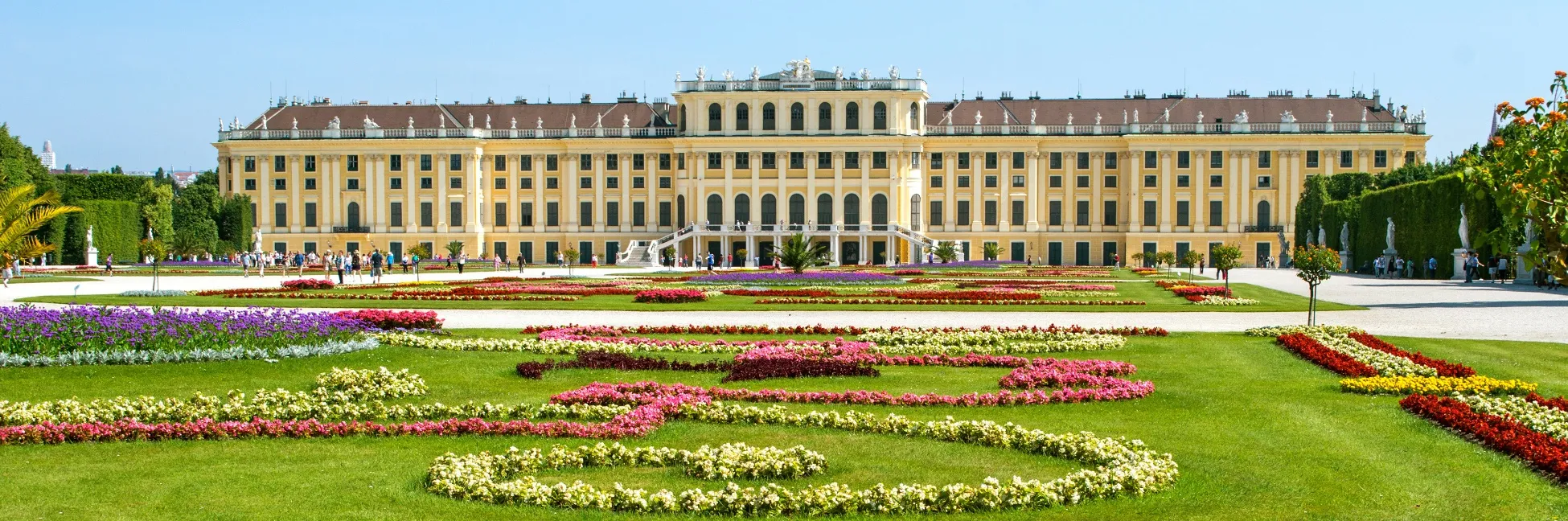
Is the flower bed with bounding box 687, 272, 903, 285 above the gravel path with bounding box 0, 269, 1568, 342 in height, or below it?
above

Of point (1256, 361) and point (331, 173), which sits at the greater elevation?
point (331, 173)

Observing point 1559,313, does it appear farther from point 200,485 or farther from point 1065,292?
point 200,485

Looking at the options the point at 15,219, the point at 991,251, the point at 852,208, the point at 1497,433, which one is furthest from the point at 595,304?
the point at 852,208

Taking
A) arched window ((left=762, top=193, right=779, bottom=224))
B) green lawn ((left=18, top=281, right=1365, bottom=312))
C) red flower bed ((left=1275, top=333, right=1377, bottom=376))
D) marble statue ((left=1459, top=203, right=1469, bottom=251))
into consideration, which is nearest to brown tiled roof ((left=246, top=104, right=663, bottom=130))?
arched window ((left=762, top=193, right=779, bottom=224))

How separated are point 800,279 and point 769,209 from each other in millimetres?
45738

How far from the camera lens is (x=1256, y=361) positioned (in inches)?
703

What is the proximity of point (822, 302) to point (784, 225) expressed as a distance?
2164 inches

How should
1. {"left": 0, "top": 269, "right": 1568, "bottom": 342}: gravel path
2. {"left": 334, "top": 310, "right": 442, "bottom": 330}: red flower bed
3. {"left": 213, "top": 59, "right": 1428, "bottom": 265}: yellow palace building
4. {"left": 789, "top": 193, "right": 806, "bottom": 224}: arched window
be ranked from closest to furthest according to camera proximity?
{"left": 334, "top": 310, "right": 442, "bottom": 330}: red flower bed, {"left": 0, "top": 269, "right": 1568, "bottom": 342}: gravel path, {"left": 213, "top": 59, "right": 1428, "bottom": 265}: yellow palace building, {"left": 789, "top": 193, "right": 806, "bottom": 224}: arched window

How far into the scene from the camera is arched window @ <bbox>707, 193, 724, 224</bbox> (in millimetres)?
89188

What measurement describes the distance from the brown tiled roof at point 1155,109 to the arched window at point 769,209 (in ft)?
36.7

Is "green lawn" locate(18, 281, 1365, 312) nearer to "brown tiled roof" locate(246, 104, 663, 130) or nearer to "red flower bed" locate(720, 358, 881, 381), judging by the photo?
"red flower bed" locate(720, 358, 881, 381)

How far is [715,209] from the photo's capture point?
89562 millimetres

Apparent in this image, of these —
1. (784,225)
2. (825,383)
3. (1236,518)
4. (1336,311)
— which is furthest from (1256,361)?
(784,225)

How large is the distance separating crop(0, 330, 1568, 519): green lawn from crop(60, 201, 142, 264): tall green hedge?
5851 cm
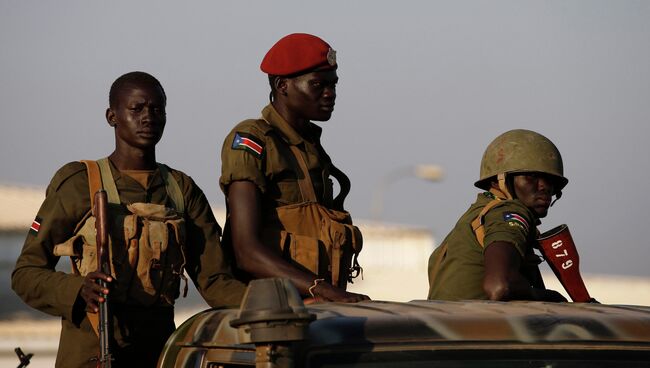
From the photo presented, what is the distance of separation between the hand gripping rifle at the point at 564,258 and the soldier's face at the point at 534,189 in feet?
0.56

========================

Task instructions: Quote exactly, and only, the lines from the line containing "How far is [715,209]" through the final line of the records above, both included, omitting any pictures.

Expected answer:
How far is [715,209] from the photo's capture point?
89562 millimetres

Apparent in this image, of these —
1. (784,225)
2. (825,383)
3. (1236,518)
4. (1336,311)
— which is furthest from (1256,361)?
(784,225)

How large is the distance separating crop(0, 330, 1568, 519): green lawn from crop(60, 201, 142, 264): tall green hedge?
5851 cm
From the photo presented, what is the distance of separation between the hand gripping rifle at the point at 564,258 and the soldier's face at the point at 534,189 in feet?
0.56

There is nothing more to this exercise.